Comment 4 for bug 370542

Revision history for this message
Jonathan Marsden (jmarsden) wrote : Re: Accessing http://localhost gives without reason a 403 Forbidden error page

DIAGNOSIS:

Based on the [client ::1] in the log entries, I strongly suspect an IPv6 related issue here.

In Jaunty, /etc/hosts has a line

::1 localhost ip6-localhost ip6-loopback

where in Intrepid, this was

::1 ip6-localhost ip6-loopback

I *strongly* suspect that "allow from localhost" in Apache maps to an IPv4 "allow from 127.0.0.1", but in Jaunty, the incoming request is actually coming in from IPv6 address ::1, which therefore does not match the allow rule.

EVIDENCE:

(A) Once you edit things to use "allow localhost" and then reboot, browsing to http://[::1]/. fails but browsing to http://[127.0.0.1]/ works.

(B) Editing the line of .etrc/hosts that starts with ::1 to remove the "localhost" name and then restarting your browser allows browsing to http://localhost/ to work once more (because now localhost resolves to 127.0.0.1).

SOLUTION:

The 'fix' is now trivially obvious.

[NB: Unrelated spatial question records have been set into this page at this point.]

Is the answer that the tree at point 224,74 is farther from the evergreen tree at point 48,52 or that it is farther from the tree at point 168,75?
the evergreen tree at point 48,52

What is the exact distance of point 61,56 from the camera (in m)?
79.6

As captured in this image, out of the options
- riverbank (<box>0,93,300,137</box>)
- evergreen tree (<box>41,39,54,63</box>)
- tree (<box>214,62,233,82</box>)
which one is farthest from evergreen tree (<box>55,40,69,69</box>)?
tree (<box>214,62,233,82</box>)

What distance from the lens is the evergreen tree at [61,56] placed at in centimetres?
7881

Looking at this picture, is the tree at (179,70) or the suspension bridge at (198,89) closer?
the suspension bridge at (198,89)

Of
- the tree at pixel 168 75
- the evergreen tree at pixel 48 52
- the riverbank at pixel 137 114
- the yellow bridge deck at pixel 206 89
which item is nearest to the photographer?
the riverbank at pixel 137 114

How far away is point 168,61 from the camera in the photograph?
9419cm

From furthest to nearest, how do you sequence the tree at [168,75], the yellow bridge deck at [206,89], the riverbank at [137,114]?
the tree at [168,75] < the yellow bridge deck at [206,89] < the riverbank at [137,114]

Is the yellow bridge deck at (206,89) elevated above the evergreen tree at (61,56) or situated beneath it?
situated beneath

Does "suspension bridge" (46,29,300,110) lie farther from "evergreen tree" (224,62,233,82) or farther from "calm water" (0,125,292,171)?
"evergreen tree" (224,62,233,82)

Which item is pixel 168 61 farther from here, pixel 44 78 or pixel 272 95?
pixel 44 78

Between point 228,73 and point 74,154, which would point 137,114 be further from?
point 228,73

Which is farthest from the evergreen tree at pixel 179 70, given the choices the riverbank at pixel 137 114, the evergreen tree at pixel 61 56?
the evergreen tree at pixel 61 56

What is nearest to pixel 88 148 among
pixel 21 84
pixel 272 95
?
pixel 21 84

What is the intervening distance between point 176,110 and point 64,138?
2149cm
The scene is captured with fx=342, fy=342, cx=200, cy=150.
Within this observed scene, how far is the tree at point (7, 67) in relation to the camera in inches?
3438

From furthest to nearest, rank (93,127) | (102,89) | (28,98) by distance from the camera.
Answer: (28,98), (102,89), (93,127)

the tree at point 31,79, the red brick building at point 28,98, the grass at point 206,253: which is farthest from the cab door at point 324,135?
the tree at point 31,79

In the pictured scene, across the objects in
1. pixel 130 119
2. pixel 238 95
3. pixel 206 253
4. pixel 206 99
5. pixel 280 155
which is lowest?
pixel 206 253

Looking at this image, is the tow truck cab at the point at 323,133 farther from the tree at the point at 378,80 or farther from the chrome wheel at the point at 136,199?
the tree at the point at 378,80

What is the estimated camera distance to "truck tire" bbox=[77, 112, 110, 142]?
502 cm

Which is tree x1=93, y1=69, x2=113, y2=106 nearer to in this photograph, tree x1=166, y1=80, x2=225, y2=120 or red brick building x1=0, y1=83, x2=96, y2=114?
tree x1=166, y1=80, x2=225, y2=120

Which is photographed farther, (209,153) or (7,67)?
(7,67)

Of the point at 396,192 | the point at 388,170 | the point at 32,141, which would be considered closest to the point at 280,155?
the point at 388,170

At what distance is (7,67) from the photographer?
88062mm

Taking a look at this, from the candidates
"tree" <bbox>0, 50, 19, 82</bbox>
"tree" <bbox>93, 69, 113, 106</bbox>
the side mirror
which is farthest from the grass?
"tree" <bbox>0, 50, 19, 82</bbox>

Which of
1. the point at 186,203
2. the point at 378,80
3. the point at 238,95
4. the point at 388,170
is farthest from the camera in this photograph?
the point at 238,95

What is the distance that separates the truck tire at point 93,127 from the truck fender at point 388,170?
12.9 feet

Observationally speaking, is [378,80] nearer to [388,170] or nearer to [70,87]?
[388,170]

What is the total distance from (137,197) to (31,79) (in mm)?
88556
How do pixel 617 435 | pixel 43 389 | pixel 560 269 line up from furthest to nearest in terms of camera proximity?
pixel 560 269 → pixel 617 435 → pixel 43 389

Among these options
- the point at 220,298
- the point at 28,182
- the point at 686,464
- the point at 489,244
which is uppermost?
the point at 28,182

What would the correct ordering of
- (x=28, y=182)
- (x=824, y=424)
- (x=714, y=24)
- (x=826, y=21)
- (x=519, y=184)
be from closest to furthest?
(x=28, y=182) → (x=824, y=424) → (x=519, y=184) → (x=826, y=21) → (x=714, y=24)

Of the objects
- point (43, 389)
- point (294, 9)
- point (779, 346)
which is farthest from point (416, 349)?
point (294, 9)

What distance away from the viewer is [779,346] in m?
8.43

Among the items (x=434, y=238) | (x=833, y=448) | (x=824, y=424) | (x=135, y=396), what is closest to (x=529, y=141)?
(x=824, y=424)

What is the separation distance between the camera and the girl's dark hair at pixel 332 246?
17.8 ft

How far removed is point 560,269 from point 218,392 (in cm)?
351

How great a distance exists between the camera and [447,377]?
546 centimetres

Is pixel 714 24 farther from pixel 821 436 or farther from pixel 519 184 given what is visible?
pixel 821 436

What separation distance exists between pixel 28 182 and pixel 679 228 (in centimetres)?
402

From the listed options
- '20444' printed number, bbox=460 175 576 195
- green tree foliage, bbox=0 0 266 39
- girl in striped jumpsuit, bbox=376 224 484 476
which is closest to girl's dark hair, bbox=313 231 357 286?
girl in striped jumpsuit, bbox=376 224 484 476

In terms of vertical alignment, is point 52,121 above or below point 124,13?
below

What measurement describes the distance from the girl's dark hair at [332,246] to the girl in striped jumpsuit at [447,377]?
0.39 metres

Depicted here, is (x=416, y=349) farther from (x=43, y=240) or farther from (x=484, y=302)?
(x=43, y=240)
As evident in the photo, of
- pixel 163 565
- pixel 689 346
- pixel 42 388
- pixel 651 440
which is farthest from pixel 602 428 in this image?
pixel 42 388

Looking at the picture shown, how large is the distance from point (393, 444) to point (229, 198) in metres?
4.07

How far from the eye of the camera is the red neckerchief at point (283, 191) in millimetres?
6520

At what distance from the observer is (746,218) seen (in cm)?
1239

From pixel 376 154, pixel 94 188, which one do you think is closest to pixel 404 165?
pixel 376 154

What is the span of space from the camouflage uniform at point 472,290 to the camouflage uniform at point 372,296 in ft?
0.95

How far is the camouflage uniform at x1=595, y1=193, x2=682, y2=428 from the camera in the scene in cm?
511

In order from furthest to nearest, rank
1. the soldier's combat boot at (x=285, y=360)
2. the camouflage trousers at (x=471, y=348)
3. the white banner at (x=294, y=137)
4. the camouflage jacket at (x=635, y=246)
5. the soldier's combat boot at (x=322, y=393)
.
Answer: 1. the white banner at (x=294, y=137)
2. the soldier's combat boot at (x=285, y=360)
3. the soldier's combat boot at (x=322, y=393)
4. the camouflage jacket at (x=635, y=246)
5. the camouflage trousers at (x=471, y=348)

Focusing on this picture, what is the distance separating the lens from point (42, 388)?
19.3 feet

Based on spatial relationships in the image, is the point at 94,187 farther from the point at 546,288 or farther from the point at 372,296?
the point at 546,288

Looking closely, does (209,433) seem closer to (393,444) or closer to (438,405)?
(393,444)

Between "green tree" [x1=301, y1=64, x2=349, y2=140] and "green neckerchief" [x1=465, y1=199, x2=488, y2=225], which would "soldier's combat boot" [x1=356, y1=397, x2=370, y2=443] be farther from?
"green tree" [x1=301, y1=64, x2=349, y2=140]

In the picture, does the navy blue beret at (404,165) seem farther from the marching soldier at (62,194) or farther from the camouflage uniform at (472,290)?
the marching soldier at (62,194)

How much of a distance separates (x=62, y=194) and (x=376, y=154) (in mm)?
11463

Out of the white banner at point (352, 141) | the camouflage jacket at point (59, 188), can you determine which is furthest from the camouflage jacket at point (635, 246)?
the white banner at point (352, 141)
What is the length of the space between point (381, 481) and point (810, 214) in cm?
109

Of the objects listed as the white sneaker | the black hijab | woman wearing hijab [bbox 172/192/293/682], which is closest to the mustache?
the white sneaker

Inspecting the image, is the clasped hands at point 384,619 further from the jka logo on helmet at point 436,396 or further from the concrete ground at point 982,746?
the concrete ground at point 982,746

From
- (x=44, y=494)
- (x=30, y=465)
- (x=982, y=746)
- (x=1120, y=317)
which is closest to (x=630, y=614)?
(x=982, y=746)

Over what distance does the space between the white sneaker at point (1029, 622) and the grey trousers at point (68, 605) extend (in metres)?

Edit the line of /etc/apache2/sites-available/default to say "allow localhost" as before, and then add a new line immediately after it that says "allow ::1" . Now both IPv4 locahost and IPv6 localhost clients are permitted the rules the sysadmin has manually specified, and now browsing from Firefox on the local machine works as expected.

QUESTION: Is this really a bug? Or is it simply a change of overall system behaviour as the world becomes more IPv6 conscious, that those who like editing Apache config files by hand "should" know about? [I suspect the latter, but I'm not at all dogmatic about that opinion :) ]

In case it matters, my tests were all done in a Jaunty i386 virtual machine using virtualbox-ose on a Jaunty amd86 host system, and with Firefox as my "browser of choice".